• Sunday, November 22, 2009
  • Print

N.Y. Investigates Whether U. of Nebraska Deal With Nelnet Was Conflict of Interest

The attorney general of New York is investigating the University of Nebraska at Lincoln over a possible violation of a law that bars lenders from offering colleges or borrowers inducements to secure loan applications.

News of the investigation, which was first reported on Thursday by the Daily Nebraskan, the university’s student newspaper, and then again today by the New America Foundation, a nonprofit public-policy institute, comes as Congress and the Education Department are considering tightening the inducements ban.

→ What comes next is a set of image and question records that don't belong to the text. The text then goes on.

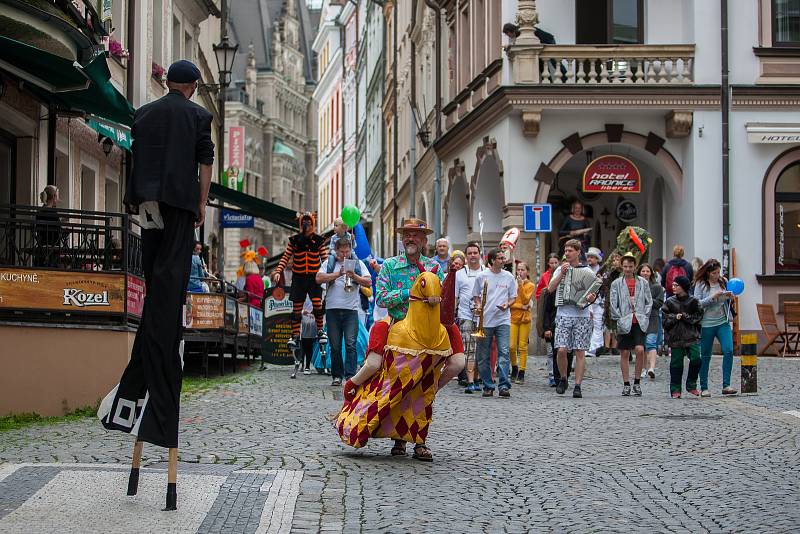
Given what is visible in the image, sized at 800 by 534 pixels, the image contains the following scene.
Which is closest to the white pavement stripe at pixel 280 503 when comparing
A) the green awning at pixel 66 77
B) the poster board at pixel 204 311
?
the green awning at pixel 66 77

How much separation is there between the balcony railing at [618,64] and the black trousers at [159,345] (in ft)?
72.6

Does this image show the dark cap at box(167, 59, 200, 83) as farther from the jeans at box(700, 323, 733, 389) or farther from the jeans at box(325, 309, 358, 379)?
the jeans at box(700, 323, 733, 389)

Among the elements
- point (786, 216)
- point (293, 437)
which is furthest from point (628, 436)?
point (786, 216)

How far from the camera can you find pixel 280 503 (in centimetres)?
793

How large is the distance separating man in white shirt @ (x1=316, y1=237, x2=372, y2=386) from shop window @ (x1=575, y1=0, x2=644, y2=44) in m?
14.3

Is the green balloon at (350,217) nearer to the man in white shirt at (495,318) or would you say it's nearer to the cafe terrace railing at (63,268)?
the man in white shirt at (495,318)

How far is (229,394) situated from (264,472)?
7600 millimetres

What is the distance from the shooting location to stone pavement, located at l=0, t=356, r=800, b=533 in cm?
762

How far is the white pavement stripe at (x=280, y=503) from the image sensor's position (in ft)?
23.8

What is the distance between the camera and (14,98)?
1850 cm

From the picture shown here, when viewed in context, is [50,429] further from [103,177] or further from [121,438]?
[103,177]

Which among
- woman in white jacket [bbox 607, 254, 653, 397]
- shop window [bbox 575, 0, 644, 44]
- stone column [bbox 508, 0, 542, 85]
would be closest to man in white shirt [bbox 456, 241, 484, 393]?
woman in white jacket [bbox 607, 254, 653, 397]

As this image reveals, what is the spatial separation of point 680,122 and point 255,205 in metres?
9.39

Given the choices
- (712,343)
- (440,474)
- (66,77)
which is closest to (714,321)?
(712,343)
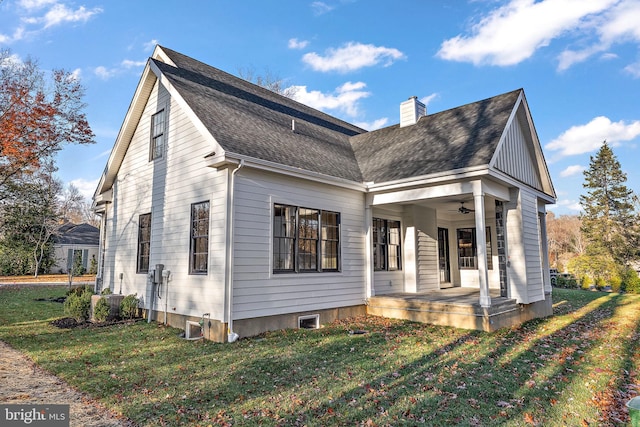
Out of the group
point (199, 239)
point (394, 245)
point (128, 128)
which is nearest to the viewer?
point (199, 239)

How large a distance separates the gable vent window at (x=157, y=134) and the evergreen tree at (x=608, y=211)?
2837 cm

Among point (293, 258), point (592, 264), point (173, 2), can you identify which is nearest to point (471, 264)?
point (293, 258)

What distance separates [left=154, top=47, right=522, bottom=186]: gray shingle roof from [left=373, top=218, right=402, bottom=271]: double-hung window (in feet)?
5.34

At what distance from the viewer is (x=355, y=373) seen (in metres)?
5.11

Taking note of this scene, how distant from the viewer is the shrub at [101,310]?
9.02 meters

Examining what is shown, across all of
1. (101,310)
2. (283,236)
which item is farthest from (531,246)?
(101,310)

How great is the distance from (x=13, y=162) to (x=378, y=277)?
19.1m

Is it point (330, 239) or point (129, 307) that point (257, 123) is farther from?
point (129, 307)

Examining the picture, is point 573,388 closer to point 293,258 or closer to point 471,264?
point 293,258

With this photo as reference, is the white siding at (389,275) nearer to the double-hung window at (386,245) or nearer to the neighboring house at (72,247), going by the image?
the double-hung window at (386,245)

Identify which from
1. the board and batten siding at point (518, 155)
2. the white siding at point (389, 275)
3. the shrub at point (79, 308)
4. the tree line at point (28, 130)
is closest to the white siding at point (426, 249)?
the white siding at point (389, 275)

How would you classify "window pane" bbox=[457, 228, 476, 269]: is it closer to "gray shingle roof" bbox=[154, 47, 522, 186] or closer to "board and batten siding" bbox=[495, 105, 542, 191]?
"board and batten siding" bbox=[495, 105, 542, 191]

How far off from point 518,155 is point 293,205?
6.53 meters

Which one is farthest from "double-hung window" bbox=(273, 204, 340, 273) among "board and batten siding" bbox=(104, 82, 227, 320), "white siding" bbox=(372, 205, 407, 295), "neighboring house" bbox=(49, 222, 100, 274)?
"neighboring house" bbox=(49, 222, 100, 274)
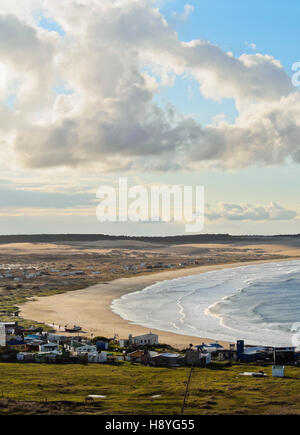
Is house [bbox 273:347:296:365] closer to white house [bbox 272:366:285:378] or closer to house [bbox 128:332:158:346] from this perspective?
white house [bbox 272:366:285:378]

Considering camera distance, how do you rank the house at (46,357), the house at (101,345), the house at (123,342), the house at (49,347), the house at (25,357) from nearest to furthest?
the house at (46,357) → the house at (25,357) → the house at (49,347) → the house at (101,345) → the house at (123,342)

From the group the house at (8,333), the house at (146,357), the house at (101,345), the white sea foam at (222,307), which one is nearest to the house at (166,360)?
the house at (146,357)

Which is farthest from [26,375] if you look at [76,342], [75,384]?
[76,342]

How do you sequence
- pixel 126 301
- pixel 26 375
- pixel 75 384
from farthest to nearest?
pixel 126 301
pixel 26 375
pixel 75 384

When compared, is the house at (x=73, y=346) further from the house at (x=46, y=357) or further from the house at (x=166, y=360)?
the house at (x=166, y=360)

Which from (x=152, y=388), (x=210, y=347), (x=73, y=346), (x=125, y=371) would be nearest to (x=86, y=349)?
(x=73, y=346)
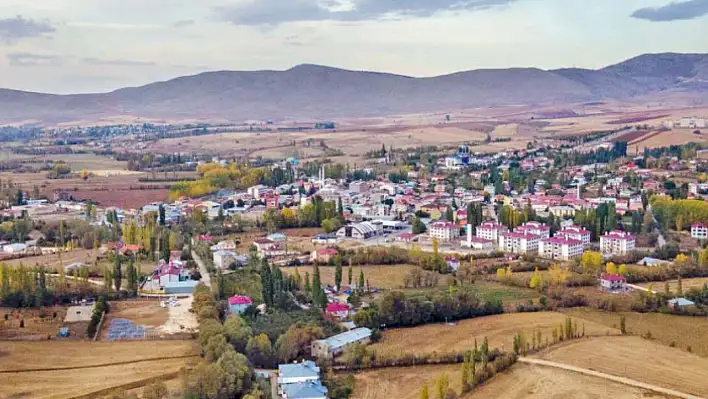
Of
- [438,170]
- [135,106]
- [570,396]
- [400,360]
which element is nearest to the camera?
[570,396]

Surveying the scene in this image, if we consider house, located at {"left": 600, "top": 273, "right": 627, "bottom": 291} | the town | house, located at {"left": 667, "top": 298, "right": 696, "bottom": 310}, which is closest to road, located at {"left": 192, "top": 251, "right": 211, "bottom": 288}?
the town

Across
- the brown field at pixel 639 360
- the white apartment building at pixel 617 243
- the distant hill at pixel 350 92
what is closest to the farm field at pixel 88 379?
the brown field at pixel 639 360

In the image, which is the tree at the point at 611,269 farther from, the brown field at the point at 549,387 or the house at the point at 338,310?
the brown field at the point at 549,387

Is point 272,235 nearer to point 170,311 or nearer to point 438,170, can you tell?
point 170,311

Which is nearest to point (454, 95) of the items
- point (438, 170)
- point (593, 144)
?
point (593, 144)

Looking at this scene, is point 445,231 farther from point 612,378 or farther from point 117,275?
point 612,378
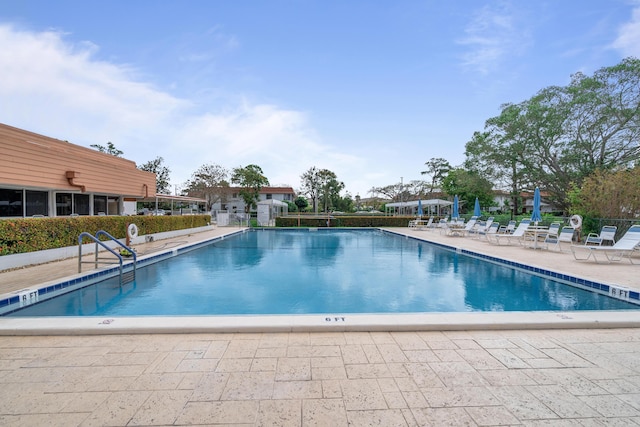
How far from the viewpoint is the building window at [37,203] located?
34.4 ft

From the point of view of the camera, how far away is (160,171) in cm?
3828

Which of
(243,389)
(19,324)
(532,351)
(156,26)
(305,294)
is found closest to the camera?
(243,389)

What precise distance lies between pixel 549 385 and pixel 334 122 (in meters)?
18.5

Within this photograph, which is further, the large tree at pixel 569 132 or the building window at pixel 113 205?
the large tree at pixel 569 132

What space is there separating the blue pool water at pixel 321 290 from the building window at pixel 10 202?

At issue is a deal the university’s Board of Regents struck in 2004 with Nelnet, a national student-loan provider with headquarters in Lincoln, Neb. Under the terms of that partnership, the regents agreed to drop out of the federal direct-loan program and start making loans directly to its graduate students through the school-as-lender program. The university would then sell the loans to Nelnet for a profit.

At the time the deal was forged, the Nebraska University Foundation owned 842,417 shares of Nelnet stock that it had received eight years earlier as a gift from the W.E. Barkley Trust, an entity affiliated with Nelnet. According to the Daily Nebraskan, some regents said they were not informed of the university’s stock holdings when they approved the arrangement.

The university is one of 60 colleges being investigated by the New York attorney general, Andrew M. Cuomo, over allegations that student-loan providers have encouraged campus financial-aid administrators to steer borrowers their way.